TEXTE FOURNI

=====

Ce soir, j’emmène Charlotte, une jeune amie de mon fils au Théâtre Daniel Sorano (auquel un comédien du Théâtre National Populaire surnommé Sorano de Bergerac, mort dans la fleur de l’âge, a laissé son nom) et je lui explique que ce lieu reste lié pour moi, outre la Compagnie du Grenier de Toulouse de Maurice Sarrazin et La Baraka de Didier Carette, au Living Theater de Julian Beck qui avait révolutionné le théâtre et ma vie, comme celles de beaucoup d’autres, il y a quatre décennies de cela ! Et s’il y a l’affluence des grands soirs, c’est qu’Eric Lareine* ne dépareille pas dans ce lieu-là. Bien au contraire !
Cela fait un bail qu’il promène sa silhouette dégingandée de descendant de Rimbaud sur toutes les scènes de France et de Navarre. Je n’oublie pas sa très rockandroll Rue de la sardine de Steinbeck au regretté Théâtre de la Digue (refuge des compagnies sans feu ni lieu sacrifié comme la Mounède et le Parc matériel régional Midi-Pyrénées sur l’autel du réalisme politique) ; ni son Ampleur des dégâts avec le fantastique Jean-Luc Amestoy au piano : un ami de Clermont-Ferrand, plutôt « classique » que j’avais entrainé au Bijou, sidéré, m’avait dit « il y a du Ferré en lui ». C’est vrai qu’il connaît ses « maitres », le bougre : quand il monte sur scène, « Ca tape ça tape ça tape Ca crie ça crie ça crie Ca tape ça crie ça gueule Et puis ça rotative » (Night and day). Mais il y a aussi du Jim Morrison pour les pauses prégnantes et les cris primaux (même s’il n’est pas dans le registre baryton).

=====

LISTE DES ENTRÉES

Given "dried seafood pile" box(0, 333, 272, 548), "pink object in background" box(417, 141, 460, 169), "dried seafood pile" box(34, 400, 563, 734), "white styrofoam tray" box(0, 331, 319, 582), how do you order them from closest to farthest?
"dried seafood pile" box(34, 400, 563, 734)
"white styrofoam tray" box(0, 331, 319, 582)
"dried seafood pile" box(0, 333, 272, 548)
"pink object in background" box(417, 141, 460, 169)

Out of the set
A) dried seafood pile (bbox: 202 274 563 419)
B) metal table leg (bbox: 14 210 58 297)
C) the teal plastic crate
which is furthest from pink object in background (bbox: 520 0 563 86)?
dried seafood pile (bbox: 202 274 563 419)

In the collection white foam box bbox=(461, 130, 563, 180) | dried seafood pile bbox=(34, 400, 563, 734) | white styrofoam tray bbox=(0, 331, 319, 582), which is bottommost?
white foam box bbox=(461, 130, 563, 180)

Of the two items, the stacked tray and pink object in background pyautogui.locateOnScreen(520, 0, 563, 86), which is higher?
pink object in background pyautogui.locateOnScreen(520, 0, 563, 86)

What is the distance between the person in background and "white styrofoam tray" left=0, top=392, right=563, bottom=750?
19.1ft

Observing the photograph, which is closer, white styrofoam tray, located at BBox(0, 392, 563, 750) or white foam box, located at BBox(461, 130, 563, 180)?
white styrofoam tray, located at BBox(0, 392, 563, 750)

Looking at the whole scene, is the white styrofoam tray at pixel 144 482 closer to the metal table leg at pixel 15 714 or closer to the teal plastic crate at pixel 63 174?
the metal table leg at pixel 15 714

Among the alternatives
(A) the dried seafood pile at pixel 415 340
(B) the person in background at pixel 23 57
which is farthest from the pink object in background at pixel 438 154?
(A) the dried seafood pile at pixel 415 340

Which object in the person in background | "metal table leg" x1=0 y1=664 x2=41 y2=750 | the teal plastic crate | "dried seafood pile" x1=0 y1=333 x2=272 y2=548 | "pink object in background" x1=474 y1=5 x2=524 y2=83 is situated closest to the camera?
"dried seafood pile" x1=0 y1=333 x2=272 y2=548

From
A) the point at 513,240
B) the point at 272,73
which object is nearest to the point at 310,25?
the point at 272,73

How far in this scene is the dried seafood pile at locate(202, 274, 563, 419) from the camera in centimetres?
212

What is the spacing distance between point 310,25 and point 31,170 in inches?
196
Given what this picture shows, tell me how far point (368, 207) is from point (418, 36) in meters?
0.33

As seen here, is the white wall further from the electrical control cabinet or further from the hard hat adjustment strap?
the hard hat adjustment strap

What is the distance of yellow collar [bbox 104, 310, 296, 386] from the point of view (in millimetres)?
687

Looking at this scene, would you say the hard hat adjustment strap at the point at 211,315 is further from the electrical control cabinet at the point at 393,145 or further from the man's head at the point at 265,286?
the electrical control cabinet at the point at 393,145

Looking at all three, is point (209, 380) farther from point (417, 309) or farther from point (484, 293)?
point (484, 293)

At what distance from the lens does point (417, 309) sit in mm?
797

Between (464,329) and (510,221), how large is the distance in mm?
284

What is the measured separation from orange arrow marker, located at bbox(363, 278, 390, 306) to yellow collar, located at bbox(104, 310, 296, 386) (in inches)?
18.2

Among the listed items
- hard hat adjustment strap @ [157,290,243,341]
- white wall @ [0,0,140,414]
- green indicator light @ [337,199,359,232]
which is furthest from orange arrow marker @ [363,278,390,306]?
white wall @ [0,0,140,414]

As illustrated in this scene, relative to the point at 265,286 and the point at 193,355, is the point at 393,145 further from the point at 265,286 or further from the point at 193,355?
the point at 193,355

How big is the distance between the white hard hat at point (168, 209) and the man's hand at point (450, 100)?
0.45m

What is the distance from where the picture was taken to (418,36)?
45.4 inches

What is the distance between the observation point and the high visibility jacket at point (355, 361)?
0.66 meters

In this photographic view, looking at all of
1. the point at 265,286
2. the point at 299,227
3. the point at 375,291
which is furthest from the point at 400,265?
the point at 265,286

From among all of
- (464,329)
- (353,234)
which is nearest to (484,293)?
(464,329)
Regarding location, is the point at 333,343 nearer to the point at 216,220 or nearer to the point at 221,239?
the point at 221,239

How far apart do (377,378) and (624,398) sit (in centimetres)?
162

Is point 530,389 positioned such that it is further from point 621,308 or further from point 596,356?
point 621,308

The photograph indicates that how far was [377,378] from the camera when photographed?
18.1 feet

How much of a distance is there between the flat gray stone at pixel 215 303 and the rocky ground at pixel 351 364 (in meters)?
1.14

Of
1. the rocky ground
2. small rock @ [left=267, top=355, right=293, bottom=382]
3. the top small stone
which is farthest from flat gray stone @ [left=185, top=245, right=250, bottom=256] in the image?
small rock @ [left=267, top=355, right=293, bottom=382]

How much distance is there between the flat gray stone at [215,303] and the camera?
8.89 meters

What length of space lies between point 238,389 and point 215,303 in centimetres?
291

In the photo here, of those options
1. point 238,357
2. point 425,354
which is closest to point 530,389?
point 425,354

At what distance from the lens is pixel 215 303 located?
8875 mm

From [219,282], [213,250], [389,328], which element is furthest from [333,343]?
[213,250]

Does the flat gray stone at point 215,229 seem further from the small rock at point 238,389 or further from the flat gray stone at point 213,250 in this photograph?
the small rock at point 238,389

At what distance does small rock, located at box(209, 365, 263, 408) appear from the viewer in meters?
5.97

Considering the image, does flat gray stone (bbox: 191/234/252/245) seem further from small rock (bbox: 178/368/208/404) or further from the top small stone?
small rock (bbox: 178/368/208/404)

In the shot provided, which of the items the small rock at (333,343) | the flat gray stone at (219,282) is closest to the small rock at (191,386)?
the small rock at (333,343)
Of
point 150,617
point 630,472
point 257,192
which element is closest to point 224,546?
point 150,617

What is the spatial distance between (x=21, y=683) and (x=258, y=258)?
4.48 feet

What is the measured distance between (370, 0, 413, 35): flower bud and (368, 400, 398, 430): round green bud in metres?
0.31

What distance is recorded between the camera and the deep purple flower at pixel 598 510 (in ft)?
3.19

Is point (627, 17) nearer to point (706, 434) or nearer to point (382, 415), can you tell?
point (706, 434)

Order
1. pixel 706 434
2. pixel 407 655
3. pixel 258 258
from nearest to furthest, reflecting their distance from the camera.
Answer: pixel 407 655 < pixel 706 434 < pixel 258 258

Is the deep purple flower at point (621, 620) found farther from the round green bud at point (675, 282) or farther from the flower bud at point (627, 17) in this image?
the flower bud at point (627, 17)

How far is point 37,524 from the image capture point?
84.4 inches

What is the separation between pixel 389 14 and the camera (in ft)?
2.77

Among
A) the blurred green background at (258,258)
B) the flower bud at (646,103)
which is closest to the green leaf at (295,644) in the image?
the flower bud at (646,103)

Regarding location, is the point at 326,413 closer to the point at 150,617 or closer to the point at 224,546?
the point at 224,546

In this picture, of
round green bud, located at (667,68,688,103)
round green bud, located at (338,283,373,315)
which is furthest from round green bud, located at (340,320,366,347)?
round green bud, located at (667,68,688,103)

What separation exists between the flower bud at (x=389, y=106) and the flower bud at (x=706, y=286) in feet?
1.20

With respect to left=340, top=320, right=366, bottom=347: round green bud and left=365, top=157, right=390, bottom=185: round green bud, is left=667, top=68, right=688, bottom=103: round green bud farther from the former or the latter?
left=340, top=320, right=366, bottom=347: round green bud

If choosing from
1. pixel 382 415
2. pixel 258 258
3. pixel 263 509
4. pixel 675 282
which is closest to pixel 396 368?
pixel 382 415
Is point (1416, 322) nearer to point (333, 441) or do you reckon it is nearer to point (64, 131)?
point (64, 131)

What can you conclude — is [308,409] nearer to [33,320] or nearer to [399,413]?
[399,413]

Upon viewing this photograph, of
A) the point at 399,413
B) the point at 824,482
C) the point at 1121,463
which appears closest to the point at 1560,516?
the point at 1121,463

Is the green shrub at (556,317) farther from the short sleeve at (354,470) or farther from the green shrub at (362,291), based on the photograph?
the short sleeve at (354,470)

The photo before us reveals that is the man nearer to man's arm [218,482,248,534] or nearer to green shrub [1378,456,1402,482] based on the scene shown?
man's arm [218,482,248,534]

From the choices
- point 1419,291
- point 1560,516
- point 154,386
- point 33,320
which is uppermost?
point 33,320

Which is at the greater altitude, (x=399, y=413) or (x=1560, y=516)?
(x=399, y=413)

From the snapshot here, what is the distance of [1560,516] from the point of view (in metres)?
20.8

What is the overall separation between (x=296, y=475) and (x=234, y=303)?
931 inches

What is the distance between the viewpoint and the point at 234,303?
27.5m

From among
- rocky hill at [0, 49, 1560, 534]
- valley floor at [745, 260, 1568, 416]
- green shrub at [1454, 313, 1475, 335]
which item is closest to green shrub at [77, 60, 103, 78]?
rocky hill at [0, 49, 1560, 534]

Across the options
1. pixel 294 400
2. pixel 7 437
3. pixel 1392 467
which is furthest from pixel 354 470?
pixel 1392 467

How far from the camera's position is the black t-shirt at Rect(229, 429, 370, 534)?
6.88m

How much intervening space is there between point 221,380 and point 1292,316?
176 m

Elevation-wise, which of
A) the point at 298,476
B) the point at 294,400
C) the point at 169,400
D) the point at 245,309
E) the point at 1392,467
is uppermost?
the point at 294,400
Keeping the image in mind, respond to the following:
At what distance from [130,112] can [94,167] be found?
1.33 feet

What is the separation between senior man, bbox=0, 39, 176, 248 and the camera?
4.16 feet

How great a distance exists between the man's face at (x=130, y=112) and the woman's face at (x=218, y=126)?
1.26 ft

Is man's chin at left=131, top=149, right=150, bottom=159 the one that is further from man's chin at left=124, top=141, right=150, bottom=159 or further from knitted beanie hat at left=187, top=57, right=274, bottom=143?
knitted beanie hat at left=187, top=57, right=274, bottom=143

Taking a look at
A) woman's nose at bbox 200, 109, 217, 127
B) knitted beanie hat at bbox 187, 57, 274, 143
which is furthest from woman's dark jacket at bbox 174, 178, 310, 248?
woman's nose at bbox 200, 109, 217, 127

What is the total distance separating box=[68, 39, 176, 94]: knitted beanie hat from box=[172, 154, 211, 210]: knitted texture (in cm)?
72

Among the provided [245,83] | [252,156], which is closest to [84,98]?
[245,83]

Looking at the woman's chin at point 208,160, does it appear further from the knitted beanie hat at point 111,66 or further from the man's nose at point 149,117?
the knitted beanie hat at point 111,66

=====

PETIT EXERCICE 1
Dans le texte sur Eric Lareine, relevez tous les noms propres qui commencent par le mot « Théâtre ».
PETIT EXERCICE 2
Reproduisez tout ce qui va de « Ce soir, j’emmène » jusqu'à « au contraire ! » dans le texte sur Eric Lareine.

RÉPONSE 1
Théâtre Daniel Sorano
Théâtre National Populaire
Théâtre de la Digue

RÉPONSE 2
Ce soir, j’emmène Charlotte, une jeune amie de mon fils au Théâtre Daniel Sorano (auquel un comédien du Théâtre National Populaire surnommé Sorano de Bergerac, mort dans la fleur de l’âge, a laissé son nom) et je lui explique que ce lieu reste lié pour moi, outre la Compagnie du Grenier de Toulouse de Maurice Sarrazin et La Baraka de Didier Carette, au Living Theater de Julian Beck qui avait révolutionné le théâtre et ma vie, comme celles de beaucoup d’autres, il y a quatre décennies de cela ! Et s’il y a l’affluence des grands soirs, c’est qu’Eric Lareine* ne dépareille pas dans ce lieu-là. Bien au contraire !